Start of EXERCISE MATERIAL
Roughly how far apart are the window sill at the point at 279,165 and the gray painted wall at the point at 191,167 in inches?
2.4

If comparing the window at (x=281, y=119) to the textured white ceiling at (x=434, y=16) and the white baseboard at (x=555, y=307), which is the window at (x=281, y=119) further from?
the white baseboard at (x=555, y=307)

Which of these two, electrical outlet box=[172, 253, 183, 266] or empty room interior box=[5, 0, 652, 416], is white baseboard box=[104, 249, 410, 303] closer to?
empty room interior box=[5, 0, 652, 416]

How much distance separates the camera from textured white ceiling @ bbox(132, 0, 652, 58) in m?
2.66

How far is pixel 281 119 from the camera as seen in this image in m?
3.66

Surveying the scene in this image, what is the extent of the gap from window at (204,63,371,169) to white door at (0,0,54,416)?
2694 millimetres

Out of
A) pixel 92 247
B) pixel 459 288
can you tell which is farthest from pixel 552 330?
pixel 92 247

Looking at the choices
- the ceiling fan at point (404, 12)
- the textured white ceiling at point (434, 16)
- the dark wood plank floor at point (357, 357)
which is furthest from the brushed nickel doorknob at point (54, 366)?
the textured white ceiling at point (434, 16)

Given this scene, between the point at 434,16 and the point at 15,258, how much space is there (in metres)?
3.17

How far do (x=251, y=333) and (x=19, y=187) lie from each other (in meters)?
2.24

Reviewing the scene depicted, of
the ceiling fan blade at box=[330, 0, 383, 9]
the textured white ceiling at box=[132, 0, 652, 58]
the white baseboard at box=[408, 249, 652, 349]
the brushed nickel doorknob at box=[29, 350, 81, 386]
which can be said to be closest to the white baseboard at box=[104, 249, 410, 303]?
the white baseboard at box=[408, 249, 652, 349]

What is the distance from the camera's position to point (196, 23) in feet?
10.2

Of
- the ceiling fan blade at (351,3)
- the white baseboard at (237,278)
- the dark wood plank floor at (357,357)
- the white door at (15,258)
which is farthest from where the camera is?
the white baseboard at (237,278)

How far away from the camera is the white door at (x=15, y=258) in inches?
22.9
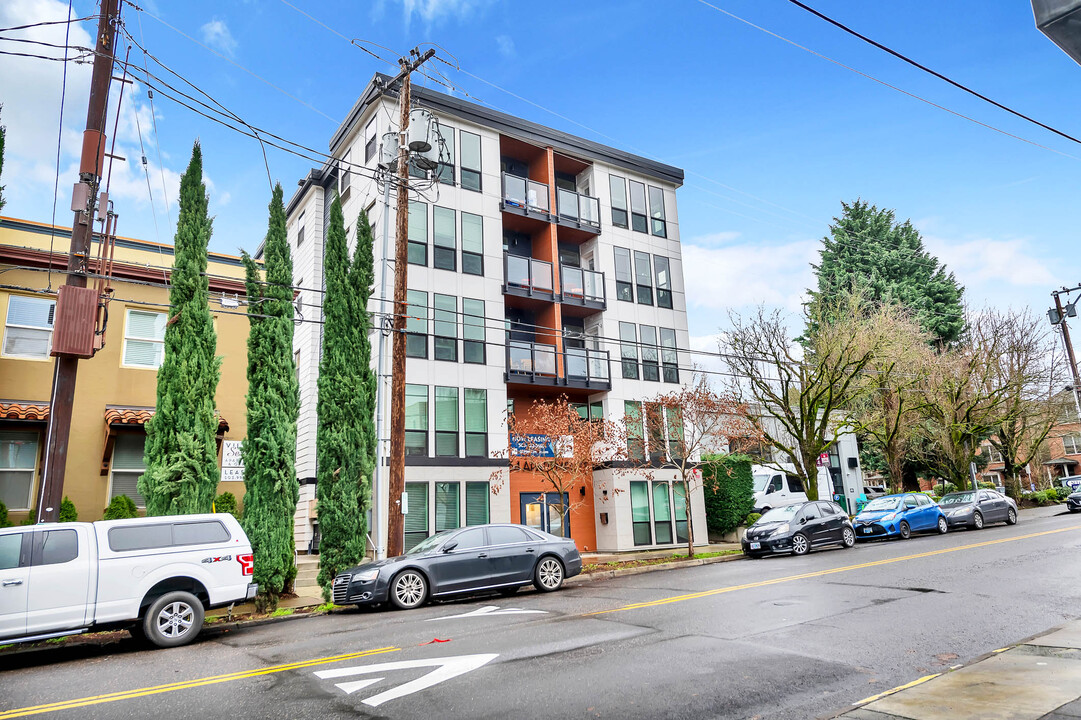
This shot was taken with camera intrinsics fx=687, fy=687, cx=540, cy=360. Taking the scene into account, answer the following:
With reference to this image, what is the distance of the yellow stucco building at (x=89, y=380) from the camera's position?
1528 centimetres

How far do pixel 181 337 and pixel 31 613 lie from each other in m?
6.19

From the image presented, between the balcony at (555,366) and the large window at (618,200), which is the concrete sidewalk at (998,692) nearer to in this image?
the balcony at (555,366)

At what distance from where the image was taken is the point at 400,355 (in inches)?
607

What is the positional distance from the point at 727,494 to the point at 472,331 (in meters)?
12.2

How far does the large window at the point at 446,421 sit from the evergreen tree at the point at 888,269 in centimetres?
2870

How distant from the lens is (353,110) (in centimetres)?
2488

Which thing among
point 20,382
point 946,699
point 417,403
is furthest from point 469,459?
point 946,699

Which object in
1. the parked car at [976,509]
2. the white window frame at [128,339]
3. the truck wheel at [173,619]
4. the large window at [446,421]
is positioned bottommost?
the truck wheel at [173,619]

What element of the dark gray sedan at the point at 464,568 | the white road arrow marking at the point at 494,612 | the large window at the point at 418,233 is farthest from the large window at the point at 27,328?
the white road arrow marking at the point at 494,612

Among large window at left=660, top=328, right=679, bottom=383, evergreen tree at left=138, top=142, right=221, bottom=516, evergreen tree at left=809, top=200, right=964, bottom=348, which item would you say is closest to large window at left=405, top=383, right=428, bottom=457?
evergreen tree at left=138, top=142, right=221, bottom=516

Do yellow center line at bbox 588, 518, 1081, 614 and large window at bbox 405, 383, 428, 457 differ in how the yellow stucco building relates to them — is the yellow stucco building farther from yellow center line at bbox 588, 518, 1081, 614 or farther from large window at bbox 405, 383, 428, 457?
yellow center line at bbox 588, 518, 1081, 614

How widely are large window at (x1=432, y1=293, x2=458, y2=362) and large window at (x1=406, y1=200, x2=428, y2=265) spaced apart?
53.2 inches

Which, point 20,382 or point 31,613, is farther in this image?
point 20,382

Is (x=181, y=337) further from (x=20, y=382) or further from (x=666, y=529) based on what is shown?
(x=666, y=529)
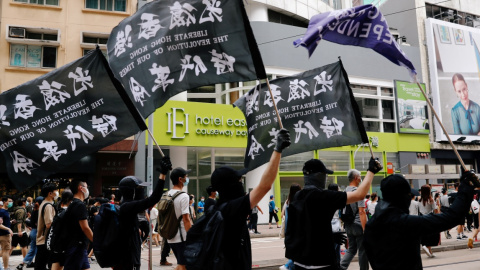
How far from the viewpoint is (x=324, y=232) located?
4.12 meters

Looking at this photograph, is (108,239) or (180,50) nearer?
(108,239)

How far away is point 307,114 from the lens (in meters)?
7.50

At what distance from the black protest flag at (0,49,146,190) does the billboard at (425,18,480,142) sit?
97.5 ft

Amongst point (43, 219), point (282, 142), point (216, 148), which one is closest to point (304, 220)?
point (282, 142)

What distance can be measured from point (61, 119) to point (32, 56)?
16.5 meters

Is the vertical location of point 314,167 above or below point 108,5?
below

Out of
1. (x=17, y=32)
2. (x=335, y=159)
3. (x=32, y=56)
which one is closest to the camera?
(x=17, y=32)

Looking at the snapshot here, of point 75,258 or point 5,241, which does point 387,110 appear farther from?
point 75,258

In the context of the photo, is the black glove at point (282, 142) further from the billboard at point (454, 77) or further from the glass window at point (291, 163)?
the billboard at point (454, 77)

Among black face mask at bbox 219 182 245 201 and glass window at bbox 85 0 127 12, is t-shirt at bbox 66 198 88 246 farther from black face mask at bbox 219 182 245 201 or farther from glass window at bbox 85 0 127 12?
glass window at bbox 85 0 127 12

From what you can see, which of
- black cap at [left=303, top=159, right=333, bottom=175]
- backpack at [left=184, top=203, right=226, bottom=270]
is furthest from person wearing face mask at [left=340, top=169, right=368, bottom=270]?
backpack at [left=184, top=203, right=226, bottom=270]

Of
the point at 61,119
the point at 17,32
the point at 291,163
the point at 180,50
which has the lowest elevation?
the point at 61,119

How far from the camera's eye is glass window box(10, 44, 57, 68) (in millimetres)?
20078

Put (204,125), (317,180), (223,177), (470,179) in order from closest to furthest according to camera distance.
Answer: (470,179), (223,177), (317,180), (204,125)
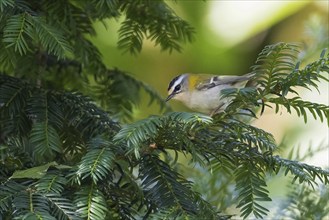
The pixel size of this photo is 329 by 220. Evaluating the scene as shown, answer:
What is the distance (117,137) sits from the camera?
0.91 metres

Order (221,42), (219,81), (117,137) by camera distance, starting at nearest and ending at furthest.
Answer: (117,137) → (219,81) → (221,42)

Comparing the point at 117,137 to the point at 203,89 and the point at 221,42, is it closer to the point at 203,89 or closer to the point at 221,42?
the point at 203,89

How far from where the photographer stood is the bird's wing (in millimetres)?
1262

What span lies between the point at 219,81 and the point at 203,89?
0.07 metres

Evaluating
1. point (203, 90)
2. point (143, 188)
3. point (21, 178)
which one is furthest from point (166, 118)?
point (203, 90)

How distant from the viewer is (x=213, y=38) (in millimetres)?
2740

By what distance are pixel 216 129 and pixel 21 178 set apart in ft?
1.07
End of EXERCISE MATERIAL
Start of EXERCISE MATERIAL
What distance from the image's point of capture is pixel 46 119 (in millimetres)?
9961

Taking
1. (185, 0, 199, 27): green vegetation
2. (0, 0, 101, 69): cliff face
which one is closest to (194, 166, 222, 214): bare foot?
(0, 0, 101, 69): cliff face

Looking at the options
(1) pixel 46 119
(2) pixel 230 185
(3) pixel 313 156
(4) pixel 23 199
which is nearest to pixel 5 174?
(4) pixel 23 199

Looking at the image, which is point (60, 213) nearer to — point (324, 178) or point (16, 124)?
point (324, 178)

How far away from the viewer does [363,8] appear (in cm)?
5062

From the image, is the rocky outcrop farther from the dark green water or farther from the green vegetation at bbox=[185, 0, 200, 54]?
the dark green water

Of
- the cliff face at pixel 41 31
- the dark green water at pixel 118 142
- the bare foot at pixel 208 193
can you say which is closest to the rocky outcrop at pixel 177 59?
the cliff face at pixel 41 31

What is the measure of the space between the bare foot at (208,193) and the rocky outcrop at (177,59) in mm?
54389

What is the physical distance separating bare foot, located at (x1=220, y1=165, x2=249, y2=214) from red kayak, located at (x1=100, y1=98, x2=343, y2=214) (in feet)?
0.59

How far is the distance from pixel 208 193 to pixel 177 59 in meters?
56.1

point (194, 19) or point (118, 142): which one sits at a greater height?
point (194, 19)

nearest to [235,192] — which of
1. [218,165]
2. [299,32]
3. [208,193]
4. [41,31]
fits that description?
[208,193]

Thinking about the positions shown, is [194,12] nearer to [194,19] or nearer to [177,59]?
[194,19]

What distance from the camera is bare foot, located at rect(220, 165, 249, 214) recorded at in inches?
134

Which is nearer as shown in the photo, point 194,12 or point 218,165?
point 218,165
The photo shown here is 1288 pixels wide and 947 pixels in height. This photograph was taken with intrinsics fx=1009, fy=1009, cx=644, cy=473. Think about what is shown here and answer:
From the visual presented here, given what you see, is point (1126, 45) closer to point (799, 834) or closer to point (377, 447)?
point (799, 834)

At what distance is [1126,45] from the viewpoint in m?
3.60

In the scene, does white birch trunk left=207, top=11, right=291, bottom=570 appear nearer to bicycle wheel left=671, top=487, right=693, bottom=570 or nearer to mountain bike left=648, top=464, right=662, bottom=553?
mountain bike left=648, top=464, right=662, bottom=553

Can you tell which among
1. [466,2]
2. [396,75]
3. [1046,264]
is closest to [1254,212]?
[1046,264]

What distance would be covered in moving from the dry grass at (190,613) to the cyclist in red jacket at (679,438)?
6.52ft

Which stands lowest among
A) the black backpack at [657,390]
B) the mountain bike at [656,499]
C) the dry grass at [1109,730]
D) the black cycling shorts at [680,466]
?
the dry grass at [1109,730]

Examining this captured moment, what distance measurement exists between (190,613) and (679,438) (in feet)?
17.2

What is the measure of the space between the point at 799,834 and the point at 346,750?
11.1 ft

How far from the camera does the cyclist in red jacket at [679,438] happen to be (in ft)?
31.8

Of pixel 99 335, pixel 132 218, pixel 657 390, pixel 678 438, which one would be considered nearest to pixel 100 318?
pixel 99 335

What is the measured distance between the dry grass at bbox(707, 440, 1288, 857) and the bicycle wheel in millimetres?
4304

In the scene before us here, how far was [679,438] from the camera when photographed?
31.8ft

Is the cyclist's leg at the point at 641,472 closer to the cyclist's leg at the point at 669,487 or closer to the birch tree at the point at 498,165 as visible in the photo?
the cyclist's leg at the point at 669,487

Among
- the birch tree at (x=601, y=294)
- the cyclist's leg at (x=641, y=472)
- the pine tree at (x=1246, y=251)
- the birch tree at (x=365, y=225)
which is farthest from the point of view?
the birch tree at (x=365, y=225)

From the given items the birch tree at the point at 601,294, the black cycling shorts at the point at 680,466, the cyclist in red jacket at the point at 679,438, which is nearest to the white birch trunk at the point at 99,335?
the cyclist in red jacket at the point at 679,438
End of EXERCISE MATERIAL
◆ TASK GOAL:
Locate each line in the rows above that contains the word "cliff", and copy every such line in full.

◆ TASK SOLUTION:
2. (0, 0, 101, 69): cliff face
(0, 0, 101, 69): cliff face
- the cliff face at pixel 41 31
the cliff face at pixel 41 31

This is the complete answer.